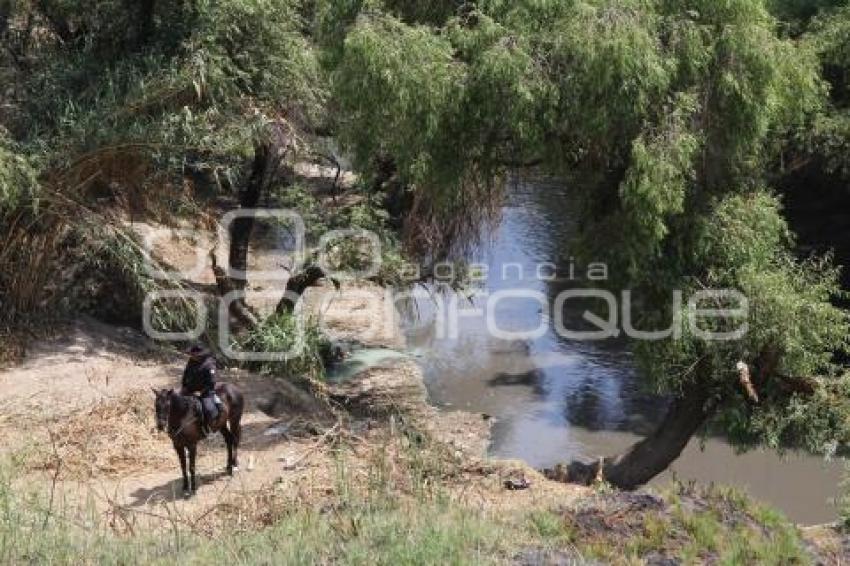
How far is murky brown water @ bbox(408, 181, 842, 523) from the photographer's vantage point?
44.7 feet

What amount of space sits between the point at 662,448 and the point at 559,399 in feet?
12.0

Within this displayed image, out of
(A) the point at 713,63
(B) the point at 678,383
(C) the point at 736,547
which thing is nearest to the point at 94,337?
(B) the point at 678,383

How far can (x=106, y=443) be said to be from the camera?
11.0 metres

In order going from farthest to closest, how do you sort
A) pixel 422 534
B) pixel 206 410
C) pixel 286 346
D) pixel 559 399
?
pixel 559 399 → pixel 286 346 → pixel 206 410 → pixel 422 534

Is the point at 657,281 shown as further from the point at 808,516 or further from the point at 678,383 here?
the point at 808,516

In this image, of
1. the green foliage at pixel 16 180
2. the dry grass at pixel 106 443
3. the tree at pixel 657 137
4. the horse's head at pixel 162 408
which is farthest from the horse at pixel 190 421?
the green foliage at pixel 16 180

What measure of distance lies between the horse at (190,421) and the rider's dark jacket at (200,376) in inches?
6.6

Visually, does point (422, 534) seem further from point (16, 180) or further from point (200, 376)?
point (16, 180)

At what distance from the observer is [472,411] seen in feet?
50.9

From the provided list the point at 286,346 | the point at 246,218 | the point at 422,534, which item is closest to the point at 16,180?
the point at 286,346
==
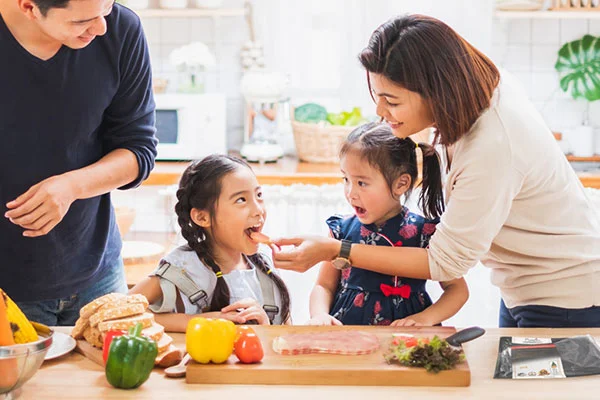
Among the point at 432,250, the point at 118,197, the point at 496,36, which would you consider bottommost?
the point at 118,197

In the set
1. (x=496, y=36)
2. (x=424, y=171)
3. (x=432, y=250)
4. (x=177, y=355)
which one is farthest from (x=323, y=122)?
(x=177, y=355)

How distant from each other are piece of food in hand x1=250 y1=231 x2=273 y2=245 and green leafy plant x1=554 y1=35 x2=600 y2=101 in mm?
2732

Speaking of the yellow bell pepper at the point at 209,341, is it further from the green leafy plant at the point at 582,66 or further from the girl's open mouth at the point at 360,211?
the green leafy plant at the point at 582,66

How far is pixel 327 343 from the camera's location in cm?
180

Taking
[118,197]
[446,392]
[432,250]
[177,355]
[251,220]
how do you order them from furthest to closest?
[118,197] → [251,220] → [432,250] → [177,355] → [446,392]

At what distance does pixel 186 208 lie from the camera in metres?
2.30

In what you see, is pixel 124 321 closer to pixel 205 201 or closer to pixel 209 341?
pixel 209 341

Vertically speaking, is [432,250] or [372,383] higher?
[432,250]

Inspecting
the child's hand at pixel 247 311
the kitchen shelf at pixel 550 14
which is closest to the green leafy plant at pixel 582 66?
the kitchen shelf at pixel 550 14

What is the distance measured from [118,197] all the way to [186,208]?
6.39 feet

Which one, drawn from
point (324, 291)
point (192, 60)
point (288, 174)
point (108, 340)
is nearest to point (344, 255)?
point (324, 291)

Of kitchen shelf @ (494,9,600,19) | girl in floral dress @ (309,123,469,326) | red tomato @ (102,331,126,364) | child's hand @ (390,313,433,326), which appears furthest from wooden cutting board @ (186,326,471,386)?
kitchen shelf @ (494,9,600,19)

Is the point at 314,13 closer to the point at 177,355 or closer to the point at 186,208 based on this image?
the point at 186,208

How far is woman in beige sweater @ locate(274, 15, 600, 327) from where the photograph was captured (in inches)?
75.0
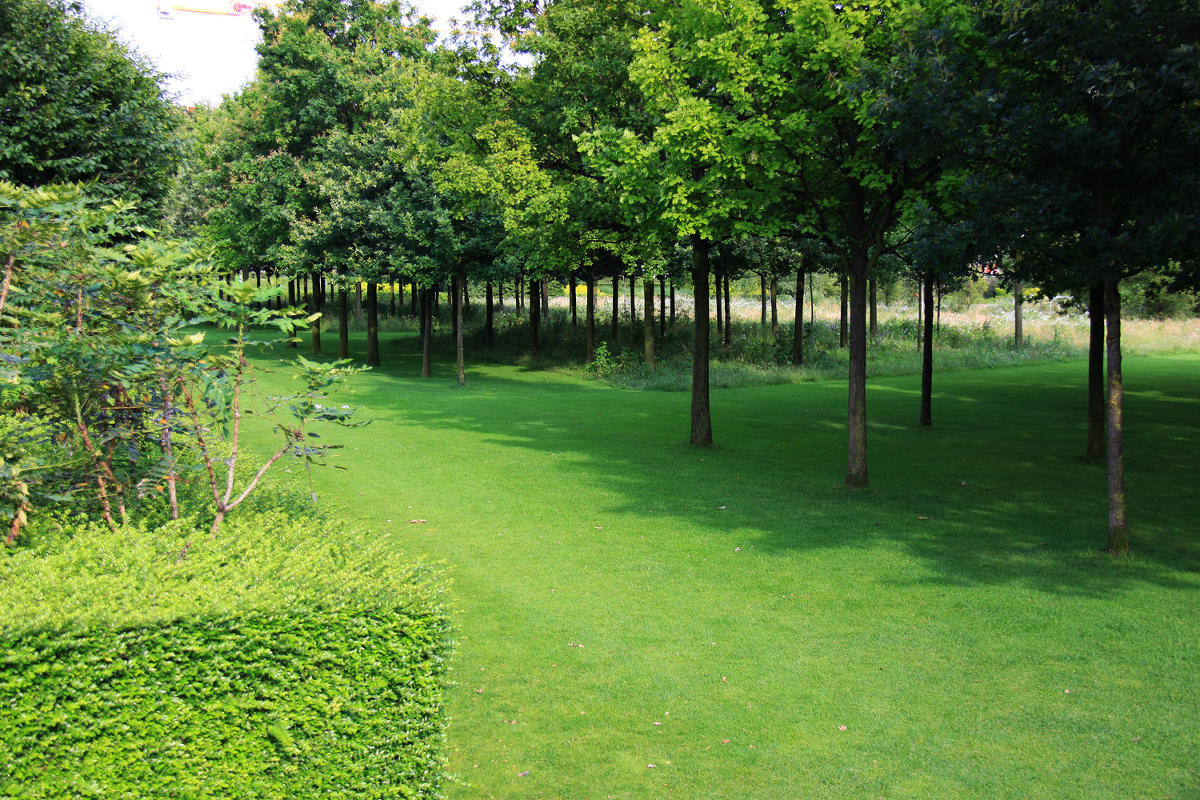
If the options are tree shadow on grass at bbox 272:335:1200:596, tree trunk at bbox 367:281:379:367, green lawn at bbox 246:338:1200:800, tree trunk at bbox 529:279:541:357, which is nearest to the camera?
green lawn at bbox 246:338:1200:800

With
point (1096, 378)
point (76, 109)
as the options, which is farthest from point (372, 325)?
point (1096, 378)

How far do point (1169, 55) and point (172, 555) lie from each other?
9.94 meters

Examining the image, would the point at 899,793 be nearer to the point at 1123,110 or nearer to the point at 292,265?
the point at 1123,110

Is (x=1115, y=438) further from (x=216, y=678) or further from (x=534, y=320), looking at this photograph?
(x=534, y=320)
==
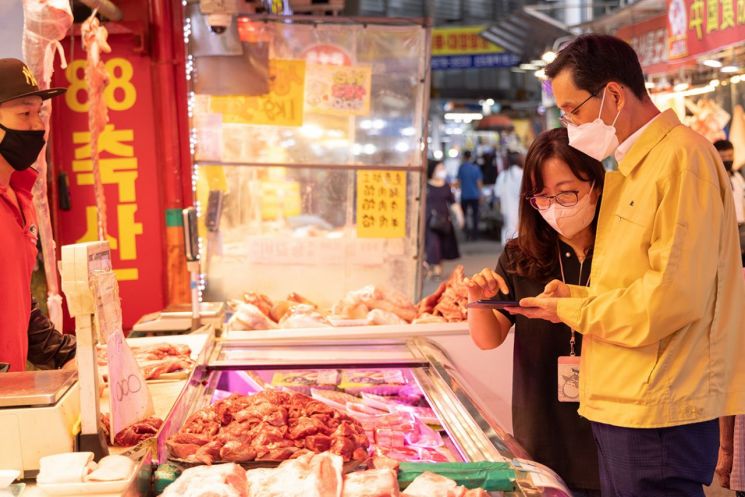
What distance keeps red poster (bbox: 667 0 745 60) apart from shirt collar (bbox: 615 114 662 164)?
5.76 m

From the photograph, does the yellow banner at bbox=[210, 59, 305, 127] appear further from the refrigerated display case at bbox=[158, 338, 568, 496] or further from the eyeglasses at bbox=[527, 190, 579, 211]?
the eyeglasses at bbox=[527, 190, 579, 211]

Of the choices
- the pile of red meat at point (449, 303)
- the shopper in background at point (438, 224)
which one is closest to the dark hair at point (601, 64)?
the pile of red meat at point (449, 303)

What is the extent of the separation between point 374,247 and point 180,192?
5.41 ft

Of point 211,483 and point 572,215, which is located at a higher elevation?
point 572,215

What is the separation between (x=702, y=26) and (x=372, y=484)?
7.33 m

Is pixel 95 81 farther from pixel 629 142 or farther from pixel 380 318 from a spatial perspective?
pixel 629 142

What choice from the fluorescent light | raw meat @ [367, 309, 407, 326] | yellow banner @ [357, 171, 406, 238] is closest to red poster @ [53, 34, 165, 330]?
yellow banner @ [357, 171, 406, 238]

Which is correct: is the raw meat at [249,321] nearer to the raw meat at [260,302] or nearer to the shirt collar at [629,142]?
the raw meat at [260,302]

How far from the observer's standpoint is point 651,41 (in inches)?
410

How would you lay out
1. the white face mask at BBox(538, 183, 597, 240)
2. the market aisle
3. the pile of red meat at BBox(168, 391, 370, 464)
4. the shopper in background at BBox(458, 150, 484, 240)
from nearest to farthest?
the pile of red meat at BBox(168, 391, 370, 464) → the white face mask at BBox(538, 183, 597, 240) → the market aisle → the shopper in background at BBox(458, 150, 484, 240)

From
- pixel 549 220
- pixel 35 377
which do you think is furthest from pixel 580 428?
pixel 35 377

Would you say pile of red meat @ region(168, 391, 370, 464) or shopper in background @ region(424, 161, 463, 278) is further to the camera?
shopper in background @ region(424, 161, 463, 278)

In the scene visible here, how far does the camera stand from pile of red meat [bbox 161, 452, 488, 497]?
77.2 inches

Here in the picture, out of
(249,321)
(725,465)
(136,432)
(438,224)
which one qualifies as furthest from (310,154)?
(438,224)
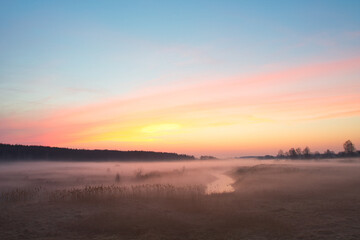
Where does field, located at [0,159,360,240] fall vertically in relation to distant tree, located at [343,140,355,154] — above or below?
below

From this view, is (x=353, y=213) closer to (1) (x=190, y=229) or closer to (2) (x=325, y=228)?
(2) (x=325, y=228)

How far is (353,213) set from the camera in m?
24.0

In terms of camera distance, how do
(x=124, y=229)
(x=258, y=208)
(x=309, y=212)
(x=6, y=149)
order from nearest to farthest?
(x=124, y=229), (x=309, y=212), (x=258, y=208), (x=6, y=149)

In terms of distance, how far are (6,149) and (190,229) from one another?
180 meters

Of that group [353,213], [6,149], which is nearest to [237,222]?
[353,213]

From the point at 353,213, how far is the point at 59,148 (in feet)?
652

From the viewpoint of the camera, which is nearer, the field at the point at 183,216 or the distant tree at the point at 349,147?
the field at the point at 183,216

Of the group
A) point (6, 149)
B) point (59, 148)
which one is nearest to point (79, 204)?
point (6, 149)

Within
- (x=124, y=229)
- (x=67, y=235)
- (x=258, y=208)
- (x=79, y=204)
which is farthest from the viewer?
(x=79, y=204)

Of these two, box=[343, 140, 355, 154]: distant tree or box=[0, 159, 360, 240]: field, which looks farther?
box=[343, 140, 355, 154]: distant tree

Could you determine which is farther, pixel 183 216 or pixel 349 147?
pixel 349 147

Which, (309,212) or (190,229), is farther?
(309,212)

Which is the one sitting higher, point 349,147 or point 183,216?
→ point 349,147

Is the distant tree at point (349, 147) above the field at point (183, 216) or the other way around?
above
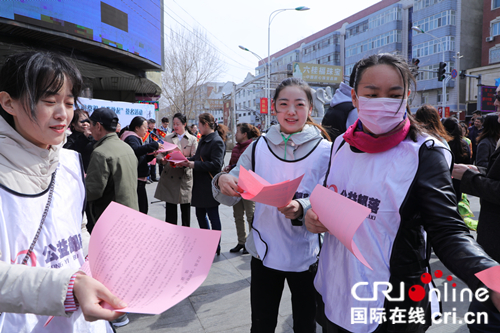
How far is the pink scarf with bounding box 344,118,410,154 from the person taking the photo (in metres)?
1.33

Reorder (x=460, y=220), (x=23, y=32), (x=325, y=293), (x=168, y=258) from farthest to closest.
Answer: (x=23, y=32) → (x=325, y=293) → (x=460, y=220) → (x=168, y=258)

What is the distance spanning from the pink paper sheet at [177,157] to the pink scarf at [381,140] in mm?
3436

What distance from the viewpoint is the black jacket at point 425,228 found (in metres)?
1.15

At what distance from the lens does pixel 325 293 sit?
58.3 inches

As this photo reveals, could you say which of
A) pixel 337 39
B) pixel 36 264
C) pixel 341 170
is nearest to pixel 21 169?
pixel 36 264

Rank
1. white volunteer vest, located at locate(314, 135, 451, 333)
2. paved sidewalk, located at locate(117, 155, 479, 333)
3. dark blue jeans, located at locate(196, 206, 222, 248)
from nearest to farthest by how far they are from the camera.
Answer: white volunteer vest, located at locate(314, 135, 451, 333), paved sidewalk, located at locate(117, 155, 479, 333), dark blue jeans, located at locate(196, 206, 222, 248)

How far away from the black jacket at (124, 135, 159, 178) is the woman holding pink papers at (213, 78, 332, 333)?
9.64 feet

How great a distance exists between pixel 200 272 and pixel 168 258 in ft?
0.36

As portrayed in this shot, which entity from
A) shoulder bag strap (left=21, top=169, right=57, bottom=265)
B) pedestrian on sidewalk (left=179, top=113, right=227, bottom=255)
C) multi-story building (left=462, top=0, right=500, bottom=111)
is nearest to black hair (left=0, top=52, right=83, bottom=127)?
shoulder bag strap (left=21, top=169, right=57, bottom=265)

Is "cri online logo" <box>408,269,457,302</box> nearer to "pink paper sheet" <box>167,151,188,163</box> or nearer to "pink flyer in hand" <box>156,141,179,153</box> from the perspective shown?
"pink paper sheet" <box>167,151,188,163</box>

- [TASK STATEMENT]
Copy the listing word for word, beginning at the line containing "Which is correct: is" and ending after the line containing "77.2 inches".

- [RESULT FOR THIS TASK]
Which is correct: is the raw meat at [249,321] nearer to the raw meat at [260,302] or nearer to the shirt collar at [629,142]?
the raw meat at [260,302]

How far from the observer's standpoint is point 651,41 (in inches)?
410

How would you lay out
1. the white face mask at BBox(538, 183, 597, 240)
2. the market aisle
3. the pile of red meat at BBox(168, 391, 370, 464)
4. the shopper in background at BBox(458, 150, 484, 240)
from nearest to farthest?
the pile of red meat at BBox(168, 391, 370, 464) → the white face mask at BBox(538, 183, 597, 240) → the market aisle → the shopper in background at BBox(458, 150, 484, 240)

From
- pixel 549 220
- pixel 35 377
which do you think is furthest from pixel 580 428?
pixel 35 377

Would you say pile of red meat @ region(168, 391, 370, 464) or shopper in background @ region(424, 161, 463, 278) is further to the camera?
shopper in background @ region(424, 161, 463, 278)

In the scene visible here, how far does the camera stand from pile of red meat [bbox 161, 452, 488, 497]?
77.2 inches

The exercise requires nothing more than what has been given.